Fortunately, there’s a better solution. With support from Arnold Ventures, the Urban Institute’s Metropolitan Housing and Communities Policy Center has compiled a resource toolkit for cities seeking a more permanent solution to the homelessness crisis.
“One positive from the pandemic is that communities across the country increased use of motels and hotels to get people in temporary housing, which is a good development,” said Sarah Gillespie, the policy center’s Research Director. “But at the same time, congregate shelters really decreased their capacity in order to keep people safe, so overall we didn’t see the capacity of the homeless service system increase — in some places it even decreased overall.”
'Housing First' Model
Rather than shuttling people experiencing homelessness from one temporary shelter to another, research shows that providing permanent housing to people experiencing chronic homelessness is cheaper and produces better outcomes. While many “transitional” shelters impose requirements on their residents — drug and alcohol tests, curfews, pet bans etc. — the “housing first” model favored by homeless advocates recognizes that underlying mental health and substance use disorders can’t be treated until people have a roof over their heads. Denver, for instance, has found success with its Permanent Supportive Housing initiative, which provides wraparound social services to its residents.

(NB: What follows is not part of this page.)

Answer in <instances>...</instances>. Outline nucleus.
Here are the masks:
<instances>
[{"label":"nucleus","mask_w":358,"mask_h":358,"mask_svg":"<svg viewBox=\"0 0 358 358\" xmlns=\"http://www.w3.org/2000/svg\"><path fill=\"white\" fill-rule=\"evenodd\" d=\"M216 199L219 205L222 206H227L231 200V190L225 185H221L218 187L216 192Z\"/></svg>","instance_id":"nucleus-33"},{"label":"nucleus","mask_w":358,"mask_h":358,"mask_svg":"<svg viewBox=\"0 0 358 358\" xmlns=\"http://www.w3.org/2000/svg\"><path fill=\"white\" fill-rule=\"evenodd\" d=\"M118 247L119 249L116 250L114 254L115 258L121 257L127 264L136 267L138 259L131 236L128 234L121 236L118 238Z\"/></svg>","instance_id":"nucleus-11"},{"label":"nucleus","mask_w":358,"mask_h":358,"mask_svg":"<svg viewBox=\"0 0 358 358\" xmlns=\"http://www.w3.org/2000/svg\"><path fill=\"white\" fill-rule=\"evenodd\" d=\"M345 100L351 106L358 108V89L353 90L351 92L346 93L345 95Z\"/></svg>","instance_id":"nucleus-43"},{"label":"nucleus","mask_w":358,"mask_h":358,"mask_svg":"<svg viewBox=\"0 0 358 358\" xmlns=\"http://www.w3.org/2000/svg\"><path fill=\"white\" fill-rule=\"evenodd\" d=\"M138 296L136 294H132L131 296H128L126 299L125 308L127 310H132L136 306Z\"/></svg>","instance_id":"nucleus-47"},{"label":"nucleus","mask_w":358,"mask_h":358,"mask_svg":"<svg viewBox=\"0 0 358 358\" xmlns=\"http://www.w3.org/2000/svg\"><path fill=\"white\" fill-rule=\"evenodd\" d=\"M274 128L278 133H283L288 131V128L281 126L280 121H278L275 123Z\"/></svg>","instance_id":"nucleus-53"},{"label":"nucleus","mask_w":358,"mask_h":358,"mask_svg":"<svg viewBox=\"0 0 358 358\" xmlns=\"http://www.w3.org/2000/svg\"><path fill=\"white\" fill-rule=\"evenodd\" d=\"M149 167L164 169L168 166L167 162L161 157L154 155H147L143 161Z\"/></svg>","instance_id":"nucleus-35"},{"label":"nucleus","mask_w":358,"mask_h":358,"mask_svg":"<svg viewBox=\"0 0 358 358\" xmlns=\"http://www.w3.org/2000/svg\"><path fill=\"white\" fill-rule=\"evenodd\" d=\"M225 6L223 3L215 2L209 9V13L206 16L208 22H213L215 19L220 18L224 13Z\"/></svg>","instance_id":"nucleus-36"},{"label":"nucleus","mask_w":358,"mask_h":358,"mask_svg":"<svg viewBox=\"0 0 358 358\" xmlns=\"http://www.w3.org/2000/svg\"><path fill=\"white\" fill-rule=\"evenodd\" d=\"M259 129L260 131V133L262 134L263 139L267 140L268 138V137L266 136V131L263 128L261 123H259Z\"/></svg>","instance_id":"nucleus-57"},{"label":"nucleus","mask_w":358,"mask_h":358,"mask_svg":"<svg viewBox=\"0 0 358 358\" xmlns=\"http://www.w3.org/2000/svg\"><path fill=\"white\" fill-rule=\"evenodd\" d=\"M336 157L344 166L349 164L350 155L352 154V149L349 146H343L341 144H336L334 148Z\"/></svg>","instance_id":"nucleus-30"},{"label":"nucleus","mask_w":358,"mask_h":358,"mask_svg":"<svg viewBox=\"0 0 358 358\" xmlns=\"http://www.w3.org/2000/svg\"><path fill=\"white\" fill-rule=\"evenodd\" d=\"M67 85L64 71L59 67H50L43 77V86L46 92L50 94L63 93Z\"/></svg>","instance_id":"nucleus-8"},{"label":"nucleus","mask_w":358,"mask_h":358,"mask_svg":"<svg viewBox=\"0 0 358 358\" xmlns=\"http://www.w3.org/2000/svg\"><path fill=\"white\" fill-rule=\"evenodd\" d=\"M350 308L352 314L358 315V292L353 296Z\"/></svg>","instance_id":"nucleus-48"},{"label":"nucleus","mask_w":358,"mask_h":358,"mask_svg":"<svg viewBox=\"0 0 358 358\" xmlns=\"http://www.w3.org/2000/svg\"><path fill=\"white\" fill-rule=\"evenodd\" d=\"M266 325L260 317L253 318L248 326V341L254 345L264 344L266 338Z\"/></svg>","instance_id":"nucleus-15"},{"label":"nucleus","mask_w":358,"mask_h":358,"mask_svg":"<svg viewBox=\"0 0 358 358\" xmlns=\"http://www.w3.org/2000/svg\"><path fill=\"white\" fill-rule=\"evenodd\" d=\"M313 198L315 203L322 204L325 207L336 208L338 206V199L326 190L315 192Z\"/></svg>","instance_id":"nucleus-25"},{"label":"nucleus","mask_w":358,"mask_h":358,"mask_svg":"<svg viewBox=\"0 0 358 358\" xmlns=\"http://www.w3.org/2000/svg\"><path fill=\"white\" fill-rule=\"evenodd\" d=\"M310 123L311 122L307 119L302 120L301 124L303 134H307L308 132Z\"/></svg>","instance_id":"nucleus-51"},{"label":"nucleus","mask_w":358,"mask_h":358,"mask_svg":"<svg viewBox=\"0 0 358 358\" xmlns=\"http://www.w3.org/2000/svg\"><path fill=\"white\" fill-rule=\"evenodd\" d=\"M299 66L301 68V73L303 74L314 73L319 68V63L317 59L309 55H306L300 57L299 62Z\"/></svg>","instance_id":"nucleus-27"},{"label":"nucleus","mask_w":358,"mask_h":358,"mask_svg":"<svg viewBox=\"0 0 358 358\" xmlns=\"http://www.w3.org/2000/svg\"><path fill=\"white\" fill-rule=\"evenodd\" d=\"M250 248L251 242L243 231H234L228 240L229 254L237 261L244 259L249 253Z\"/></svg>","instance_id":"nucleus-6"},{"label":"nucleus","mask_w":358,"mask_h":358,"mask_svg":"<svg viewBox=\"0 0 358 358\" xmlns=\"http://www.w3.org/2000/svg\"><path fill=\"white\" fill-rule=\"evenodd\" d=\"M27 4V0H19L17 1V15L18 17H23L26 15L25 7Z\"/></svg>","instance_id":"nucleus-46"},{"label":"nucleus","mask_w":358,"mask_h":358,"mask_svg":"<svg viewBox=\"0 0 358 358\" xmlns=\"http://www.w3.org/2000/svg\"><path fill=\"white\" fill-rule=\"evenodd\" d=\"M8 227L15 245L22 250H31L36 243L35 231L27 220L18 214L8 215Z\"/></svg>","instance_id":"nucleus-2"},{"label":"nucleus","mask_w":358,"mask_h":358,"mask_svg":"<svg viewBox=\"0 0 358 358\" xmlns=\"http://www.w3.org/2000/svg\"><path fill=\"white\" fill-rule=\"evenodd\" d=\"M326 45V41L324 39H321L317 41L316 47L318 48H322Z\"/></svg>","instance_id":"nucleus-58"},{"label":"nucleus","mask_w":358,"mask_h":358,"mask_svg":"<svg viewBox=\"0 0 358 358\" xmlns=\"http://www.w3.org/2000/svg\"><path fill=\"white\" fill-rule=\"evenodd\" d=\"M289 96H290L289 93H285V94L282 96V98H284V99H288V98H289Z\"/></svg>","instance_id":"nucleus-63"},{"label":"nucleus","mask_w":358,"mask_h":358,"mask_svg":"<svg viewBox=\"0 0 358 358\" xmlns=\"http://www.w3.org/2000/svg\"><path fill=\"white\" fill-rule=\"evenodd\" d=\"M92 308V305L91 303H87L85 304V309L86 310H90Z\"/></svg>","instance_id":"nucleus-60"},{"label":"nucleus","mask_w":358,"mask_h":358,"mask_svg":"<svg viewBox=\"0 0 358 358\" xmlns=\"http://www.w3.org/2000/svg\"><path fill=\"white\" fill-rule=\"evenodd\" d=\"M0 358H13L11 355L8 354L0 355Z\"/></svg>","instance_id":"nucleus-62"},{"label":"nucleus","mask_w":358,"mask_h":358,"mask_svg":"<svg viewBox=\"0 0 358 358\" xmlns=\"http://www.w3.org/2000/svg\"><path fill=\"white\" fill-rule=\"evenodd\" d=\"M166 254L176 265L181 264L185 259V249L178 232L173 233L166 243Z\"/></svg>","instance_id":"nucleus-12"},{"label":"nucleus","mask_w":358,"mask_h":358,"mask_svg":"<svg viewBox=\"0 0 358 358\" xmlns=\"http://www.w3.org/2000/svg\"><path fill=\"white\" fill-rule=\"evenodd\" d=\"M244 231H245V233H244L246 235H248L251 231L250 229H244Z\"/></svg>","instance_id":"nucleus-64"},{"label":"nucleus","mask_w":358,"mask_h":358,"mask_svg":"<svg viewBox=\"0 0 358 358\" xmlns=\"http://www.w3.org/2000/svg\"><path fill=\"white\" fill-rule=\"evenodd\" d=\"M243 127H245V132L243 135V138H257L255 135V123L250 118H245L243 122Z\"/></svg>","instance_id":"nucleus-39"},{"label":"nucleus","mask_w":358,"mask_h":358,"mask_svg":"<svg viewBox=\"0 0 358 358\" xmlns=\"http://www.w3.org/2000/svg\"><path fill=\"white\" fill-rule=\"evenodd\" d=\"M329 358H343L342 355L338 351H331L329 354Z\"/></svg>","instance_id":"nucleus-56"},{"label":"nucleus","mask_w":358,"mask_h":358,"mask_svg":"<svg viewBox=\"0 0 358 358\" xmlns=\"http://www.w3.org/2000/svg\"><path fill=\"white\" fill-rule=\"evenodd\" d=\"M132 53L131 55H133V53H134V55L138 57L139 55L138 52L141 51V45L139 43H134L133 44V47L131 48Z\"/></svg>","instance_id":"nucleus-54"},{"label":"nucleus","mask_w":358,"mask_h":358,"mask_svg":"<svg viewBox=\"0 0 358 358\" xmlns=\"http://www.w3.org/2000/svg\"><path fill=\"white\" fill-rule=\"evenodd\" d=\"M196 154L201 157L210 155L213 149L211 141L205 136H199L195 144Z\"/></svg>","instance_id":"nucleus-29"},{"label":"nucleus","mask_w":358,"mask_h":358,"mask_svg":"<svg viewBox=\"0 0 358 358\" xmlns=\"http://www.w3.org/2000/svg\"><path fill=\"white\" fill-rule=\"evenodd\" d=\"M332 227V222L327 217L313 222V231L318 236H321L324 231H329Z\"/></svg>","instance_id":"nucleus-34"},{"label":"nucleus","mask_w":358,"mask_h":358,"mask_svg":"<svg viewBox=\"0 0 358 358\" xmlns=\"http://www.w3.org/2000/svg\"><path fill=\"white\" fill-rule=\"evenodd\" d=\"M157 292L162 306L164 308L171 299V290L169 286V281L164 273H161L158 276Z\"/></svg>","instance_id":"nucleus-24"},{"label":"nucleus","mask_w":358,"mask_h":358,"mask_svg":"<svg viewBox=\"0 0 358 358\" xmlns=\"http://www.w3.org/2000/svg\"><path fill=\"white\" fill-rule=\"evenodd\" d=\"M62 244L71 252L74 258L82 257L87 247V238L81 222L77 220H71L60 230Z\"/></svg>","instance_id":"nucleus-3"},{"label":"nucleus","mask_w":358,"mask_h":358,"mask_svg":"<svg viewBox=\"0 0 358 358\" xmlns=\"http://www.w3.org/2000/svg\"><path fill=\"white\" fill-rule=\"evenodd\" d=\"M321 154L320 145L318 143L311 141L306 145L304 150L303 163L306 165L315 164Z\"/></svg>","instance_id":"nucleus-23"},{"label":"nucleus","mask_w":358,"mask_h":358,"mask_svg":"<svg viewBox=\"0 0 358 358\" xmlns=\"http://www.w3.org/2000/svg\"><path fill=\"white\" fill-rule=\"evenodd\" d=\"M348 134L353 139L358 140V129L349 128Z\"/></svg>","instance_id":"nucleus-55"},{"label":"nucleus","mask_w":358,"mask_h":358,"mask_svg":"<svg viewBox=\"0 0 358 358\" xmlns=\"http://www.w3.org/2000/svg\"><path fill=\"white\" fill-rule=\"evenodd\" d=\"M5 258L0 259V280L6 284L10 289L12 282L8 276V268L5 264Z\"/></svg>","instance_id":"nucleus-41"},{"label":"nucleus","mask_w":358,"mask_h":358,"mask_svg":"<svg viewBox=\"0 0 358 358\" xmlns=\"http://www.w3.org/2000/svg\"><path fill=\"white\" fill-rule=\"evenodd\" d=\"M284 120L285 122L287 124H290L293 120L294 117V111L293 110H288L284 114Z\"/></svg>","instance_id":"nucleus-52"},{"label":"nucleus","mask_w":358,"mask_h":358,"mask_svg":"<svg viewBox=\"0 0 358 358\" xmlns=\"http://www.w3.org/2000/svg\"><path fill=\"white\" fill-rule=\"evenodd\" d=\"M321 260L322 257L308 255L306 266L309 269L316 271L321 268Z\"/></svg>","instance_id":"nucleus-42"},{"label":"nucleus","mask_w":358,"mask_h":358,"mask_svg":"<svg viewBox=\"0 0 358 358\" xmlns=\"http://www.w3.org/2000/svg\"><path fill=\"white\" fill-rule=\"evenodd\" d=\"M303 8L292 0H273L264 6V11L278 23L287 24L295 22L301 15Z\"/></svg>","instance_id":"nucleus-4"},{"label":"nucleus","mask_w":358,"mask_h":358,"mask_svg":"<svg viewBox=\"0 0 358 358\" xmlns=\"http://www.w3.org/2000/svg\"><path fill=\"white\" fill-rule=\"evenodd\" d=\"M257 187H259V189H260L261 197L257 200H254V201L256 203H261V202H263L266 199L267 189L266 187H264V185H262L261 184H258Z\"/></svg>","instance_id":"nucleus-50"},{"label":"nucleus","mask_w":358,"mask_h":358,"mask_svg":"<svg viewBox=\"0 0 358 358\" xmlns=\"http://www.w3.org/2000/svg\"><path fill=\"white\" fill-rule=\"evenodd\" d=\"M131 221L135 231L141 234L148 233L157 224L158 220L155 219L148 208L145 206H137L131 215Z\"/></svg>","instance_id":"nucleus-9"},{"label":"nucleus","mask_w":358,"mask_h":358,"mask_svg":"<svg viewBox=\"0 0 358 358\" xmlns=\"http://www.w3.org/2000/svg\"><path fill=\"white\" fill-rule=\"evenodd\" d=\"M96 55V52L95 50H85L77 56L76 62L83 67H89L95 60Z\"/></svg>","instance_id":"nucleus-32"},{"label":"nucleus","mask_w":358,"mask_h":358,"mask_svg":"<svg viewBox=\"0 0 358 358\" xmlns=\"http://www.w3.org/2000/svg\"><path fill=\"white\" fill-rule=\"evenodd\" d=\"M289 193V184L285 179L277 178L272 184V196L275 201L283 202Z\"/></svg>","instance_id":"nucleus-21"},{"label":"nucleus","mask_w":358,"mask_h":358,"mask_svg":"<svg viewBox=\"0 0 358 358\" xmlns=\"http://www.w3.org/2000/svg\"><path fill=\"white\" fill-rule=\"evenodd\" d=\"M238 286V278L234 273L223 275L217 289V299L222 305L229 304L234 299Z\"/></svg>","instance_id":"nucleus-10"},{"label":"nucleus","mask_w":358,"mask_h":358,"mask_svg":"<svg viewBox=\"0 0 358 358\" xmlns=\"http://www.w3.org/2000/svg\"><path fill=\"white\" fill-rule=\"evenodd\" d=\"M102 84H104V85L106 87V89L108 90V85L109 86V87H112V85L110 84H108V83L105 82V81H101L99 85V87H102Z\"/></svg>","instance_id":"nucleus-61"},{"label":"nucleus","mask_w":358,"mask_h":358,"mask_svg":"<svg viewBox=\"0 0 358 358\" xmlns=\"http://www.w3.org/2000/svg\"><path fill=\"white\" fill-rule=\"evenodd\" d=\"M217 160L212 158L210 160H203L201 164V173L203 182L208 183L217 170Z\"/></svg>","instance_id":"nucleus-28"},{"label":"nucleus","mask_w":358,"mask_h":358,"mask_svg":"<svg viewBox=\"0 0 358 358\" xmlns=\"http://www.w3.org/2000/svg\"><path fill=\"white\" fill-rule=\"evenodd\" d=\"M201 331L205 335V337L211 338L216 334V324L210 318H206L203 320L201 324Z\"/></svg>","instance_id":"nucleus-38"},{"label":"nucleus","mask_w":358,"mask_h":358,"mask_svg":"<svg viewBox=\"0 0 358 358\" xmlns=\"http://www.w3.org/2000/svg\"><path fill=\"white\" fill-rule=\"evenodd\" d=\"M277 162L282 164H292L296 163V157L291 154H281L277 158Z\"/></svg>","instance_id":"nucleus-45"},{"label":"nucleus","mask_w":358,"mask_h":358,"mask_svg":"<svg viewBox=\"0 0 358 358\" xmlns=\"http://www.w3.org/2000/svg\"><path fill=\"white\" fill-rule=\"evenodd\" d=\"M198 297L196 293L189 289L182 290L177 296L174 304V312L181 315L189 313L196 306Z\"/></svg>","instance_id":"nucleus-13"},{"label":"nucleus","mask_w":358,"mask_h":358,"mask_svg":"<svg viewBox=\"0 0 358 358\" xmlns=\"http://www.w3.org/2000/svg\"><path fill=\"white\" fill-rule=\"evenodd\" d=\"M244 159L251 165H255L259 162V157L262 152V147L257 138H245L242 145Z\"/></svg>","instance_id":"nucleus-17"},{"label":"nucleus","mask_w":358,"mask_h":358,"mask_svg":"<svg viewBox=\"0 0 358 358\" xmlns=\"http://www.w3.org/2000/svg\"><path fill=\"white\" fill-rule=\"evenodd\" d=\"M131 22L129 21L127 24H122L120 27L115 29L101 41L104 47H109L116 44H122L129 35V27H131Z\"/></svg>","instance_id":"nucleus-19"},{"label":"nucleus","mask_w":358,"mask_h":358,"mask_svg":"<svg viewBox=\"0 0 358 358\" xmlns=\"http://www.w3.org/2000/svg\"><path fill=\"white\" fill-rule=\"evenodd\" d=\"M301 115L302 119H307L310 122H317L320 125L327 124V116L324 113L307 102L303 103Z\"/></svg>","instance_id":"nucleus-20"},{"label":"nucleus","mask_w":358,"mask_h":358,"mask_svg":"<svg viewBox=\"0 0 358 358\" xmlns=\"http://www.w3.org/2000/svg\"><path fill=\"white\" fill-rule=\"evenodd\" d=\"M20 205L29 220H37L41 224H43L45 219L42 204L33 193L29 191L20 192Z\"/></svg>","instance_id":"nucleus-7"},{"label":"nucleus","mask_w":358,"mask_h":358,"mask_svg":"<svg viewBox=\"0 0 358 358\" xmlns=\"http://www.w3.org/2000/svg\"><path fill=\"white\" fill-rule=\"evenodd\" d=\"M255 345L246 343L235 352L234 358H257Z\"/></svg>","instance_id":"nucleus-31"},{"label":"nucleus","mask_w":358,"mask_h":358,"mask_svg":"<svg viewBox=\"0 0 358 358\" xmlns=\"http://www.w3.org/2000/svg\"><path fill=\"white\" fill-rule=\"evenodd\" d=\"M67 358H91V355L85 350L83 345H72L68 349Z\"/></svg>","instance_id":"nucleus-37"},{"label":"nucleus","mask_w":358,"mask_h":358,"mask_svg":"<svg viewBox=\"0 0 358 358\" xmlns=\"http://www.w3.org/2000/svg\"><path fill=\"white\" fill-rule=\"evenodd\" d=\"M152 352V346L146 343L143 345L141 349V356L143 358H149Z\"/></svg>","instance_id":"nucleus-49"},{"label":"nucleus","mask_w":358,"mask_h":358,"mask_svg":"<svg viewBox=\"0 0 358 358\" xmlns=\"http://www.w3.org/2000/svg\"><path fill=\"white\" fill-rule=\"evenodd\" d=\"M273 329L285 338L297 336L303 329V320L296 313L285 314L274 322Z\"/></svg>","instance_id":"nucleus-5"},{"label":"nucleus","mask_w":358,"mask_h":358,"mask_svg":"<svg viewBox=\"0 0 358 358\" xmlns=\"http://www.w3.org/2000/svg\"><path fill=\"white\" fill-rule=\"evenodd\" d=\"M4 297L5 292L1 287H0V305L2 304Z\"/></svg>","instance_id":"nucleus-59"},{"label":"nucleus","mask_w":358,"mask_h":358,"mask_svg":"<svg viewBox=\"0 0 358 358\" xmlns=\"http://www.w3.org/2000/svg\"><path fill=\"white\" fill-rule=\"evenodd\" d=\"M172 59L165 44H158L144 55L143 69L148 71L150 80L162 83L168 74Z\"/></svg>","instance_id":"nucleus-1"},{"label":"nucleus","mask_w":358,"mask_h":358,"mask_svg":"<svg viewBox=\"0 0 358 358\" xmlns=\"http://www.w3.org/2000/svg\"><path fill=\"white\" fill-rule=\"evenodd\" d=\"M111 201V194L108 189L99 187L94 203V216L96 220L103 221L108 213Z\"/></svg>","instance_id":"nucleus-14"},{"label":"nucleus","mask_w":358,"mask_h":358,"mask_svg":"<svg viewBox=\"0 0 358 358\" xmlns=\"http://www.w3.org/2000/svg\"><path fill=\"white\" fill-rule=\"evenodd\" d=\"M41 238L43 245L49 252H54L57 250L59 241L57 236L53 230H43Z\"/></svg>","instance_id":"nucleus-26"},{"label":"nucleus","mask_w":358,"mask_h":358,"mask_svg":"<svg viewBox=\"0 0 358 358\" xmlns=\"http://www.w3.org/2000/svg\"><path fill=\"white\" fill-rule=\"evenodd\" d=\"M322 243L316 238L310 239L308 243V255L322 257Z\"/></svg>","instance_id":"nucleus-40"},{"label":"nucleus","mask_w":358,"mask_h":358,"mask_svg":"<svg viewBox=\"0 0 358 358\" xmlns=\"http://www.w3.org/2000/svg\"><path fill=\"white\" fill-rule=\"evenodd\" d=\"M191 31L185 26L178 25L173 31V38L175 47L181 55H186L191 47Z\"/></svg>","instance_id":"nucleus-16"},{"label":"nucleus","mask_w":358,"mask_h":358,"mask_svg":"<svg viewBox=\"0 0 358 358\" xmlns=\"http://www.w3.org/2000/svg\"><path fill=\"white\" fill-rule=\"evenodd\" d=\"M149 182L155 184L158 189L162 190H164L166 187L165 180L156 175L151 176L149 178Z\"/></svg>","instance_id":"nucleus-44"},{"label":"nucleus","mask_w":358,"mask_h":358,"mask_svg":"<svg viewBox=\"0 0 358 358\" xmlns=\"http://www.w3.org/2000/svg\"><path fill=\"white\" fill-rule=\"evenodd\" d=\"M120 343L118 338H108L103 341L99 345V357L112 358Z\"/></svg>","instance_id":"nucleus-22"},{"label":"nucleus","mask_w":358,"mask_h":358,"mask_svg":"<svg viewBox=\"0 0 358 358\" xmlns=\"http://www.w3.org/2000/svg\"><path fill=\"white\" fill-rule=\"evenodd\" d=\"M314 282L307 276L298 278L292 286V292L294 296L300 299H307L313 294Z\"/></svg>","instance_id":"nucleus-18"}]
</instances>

“With transitional housing, prior research found that either people didn’t enter the programs at all because the barriers were too high, or they entered the program and then returned to homelessness,” Gillespie said. “Housing has to happen first, and then you can have service providers who work with residents to establish what their goals are and what they need.”
Evaluations of housing-first programs like the one in Denver show higher housing retention rates than in short-term transitional shelters.
Not only is the housing-first model more effective, it also ends up saving cities money. People in permanent supportive housing are less likely to be arrested or need emergency medical care than people living on the streets, who often get caught in a vicious cycle of jail and homelessness. “In many cities, just sleeping outside, eating outside, using the bathroom outside can be misdemeanors or worse,” Gillespie said. “That’s why they come into so much contact with the police.” A criminal record debars many people from employment, making them more likely to reoffend.
'The Only Known Cure for Homelessness'
Florida police officer Daniel McDonald, who specializes in working with people experiencing homelessness, said that jailing people is the wrong approach — and extremely costly. “The most prolific offender in Hillsborough County [home to Tampa] is a guy named Billy,” McDonald said. “He’s been arrested about 200 times and he’s spent 10 years in the county jail, but he’s never committed a felony. He’s cost the system, I would estimate, between half a million and a million dollars. He commits minor crimes, but he’s not a bank robber or anything.” Breaking the jail to homelessness cycle requires cities to make an upfront investment in housing, but McDonald believes the long-term cost savings are worth it.
Over the past few years, the growing homeless population in cities such as Los Angeles, San Francisco, and New York has attracted the attention of politicians like Donald Trump, who have criticized local leaders for not sending in the police.
“There is this narrative coming out of the current White House Administration promoting punitive responses to people experiencing unsheltered homelessness,” said Nikki Smith-Kea, Criminal Justice Manager at Arnold Ventures. “We see an opportunity to help jurisdictions better respond to this population and are hoping to see a change in response, using a more human-centered approach, with the new Administration.”
Whatever other challenges people experiencing unsheltered homelessness might be facing — mental health problems, substance use disorder, cycling in and out of the criminal justice system — the answer starts with putting a roof over their heads, McDonald said: “Housing is the only known cure for homelessness.”